** WHAT YOU HAVE TO DO **
Copy the listing word for word, beginning at the line that contains "From the given" and ending at the last line of the listing.

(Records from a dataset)
--

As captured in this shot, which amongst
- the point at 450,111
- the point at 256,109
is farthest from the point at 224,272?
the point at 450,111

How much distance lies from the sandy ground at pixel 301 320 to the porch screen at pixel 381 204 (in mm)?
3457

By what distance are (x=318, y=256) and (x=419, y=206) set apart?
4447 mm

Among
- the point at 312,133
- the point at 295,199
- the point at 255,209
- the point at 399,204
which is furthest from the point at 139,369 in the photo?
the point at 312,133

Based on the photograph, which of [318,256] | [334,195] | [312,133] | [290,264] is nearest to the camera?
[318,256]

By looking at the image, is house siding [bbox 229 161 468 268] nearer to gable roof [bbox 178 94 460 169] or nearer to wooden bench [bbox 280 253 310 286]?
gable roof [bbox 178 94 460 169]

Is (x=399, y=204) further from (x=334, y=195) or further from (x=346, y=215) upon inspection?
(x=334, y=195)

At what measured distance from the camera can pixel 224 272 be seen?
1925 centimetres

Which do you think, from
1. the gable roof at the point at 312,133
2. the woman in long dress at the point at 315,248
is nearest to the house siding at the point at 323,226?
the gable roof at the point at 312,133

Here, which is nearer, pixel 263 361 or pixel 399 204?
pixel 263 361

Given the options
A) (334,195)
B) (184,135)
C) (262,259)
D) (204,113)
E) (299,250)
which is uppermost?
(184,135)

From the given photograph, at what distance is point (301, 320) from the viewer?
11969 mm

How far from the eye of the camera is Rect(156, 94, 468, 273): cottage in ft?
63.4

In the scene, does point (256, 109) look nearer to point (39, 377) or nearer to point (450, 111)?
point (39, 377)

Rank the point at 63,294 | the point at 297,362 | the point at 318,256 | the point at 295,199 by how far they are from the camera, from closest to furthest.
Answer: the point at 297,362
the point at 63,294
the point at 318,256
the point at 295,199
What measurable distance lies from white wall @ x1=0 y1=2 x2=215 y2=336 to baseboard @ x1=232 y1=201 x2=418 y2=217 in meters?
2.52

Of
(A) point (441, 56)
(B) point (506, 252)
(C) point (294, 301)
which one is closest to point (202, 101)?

--

** WRITTEN REPLY **
From the given photograph, at what distance is point (301, 320) from the viewer?
11969 mm

How far from the eye of the camera is Rect(156, 94, 468, 273): cottage in ft?
63.4

In the scene, does point (256, 109) look nearer to point (39, 377) or nearer to point (450, 111)?
point (39, 377)

Rank the point at 63,294 | the point at 297,362 | the point at 318,256 | the point at 295,199 by how far they are from the camera, from closest to furthest.
Answer: the point at 297,362
the point at 63,294
the point at 318,256
the point at 295,199
What measurable distance lies from white wall @ x1=0 y1=2 x2=215 y2=336 to baseboard @ x1=232 y1=201 x2=418 y2=217 in meters?
2.52

Of
(A) point (441, 56)
(B) point (506, 252)
(C) point (294, 301)
which one is closest to point (202, 101)?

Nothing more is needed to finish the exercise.